2 Uncles And A 'Doorway To Imagination' Spread Love On Social Media
OK America, we see your sourdough starters, and your Duolingo sessions and your new cross-stitch hobby, and we raise you a Doorway to Imagination.
That's the backyard branch and wood art piece that David North built with all his social distancing-created free time.
His niece Kimberly Adams, a correspondent for the public radio show Marketplace, tweeted about it.
Uncle: What are you doing during the lockdown?— Kimberly Adams (@KAreports) May 26, 2020
Me: I’m learning to play piano! You?
Uncle: I built “Gateway to the Imagination” in my backyard.
Me: 🤩😅 pic.twitter.com/HRpxE4oJok
At a time when the heavy news keeps coming, people fell hard for the doorway and for "Uncle David" himself. The tweets about North and his creation quickly racked up tens of thousands of likes and retweets.
When he gave NPR a virtual tour of his rural Maryland home Friday morning, his roosters crowed in the background. North says he's always liked tinkering in the yard. When North's husband faced some health issues in the last few years, tackling backyard projects helped him cope with the stress.
"I found some old wood behind one of our sheds, and for some reason I thought of: 'Let me build myself a door,' " he says. "It doesn't really open, but it looks like a door."
The structure looks like something you'd find in a secret garden or a little hut in the forest.
"It looks kind of surreal," he says. "The doorway being dark kind of draws you in.

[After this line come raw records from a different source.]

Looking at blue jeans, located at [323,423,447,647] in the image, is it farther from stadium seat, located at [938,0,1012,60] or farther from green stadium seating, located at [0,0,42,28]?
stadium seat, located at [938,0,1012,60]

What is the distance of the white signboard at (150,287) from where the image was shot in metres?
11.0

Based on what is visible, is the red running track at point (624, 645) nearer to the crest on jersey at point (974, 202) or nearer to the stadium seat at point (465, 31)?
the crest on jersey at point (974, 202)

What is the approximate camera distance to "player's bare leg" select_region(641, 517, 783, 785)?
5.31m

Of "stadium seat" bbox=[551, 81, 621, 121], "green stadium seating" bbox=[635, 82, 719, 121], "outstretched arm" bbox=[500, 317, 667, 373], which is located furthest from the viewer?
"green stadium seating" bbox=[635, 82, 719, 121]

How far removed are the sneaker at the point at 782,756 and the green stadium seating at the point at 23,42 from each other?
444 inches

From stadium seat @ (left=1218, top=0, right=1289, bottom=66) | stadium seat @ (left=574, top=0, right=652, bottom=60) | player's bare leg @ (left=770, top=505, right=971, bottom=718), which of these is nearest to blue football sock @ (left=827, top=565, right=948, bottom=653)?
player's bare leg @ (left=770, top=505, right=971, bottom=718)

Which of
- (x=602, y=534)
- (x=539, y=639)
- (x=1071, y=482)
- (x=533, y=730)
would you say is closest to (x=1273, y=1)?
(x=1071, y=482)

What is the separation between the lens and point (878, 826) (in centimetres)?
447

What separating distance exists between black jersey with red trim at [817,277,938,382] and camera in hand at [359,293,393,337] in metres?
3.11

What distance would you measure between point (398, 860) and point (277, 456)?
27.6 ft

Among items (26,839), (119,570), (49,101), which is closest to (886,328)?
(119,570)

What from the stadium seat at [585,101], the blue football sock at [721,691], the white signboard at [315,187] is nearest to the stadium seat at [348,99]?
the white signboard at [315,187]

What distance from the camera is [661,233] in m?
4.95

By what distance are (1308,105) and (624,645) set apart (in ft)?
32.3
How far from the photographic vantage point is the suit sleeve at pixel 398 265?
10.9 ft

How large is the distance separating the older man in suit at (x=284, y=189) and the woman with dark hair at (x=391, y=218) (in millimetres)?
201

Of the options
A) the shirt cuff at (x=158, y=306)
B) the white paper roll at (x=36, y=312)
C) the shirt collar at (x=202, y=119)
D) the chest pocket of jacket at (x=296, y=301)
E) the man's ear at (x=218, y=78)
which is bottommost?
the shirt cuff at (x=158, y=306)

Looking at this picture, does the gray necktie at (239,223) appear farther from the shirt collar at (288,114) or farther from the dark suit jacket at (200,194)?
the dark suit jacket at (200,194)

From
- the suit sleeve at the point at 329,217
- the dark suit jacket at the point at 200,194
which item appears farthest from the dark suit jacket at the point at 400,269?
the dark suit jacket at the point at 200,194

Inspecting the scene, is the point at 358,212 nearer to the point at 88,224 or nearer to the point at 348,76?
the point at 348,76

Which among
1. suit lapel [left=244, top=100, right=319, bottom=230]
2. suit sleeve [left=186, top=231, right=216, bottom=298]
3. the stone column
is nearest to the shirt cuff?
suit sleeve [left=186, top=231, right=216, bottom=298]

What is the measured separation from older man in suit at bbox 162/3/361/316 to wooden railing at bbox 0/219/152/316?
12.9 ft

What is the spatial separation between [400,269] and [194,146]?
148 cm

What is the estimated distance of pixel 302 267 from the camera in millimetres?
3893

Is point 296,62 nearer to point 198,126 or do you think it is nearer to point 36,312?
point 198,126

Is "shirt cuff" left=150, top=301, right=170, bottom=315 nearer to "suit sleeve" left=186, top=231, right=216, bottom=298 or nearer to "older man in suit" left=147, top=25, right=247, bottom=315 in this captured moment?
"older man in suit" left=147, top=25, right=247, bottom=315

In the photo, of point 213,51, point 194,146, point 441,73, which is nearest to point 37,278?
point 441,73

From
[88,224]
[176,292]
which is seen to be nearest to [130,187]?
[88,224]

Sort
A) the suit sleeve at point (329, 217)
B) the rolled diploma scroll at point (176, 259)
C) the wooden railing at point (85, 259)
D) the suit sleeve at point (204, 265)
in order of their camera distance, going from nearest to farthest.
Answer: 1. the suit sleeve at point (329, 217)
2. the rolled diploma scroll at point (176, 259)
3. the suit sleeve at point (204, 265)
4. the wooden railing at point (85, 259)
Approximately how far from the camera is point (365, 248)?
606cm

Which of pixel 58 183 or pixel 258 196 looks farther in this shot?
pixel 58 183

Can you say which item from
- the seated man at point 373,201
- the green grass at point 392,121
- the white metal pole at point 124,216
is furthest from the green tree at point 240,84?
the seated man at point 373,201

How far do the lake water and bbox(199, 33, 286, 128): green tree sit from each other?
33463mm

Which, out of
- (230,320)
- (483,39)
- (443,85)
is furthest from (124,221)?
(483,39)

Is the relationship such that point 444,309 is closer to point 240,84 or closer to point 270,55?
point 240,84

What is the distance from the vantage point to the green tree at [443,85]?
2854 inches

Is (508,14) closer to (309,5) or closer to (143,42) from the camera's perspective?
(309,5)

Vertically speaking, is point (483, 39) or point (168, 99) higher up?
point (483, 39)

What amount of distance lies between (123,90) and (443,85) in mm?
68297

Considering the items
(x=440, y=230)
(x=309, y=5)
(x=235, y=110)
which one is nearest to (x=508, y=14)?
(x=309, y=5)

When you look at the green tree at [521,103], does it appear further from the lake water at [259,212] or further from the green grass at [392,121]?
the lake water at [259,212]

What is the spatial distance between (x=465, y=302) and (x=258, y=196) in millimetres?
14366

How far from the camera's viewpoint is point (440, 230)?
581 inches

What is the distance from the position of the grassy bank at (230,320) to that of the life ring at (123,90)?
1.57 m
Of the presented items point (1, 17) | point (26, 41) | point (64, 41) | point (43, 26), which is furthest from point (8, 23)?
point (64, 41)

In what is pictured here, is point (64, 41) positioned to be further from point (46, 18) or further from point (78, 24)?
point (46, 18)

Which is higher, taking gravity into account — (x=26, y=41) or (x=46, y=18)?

I didn't know it was going to end up being declared a piece of art."
North says this project is an act of catharsis — not escape.
"Catharsis is accepting the realities of the problems that happen in our lives and doing something constructive with it — processing it," he says. "I feel creativity is a way to process it in constructive, productive, positive ways."
David North and his husband, also named David, both sport big white fluffy beards. And for the past 30 years they've coordinated matching outfits.
They're an interracial couple and say they're both frustrated by the injustices that have taken center stage in the news this week. They've taken time to discuss concepts like white privilege.
"And it's not an argument," North says. "It's things that we can discuss because we love one another. And love has a way of dispelling fear. The work of love is more than just the people that we know, but even the people that we don't know — that we all deserve love. We all deserve respect."
North says that's the message he hopes he can spread through his new social media fame.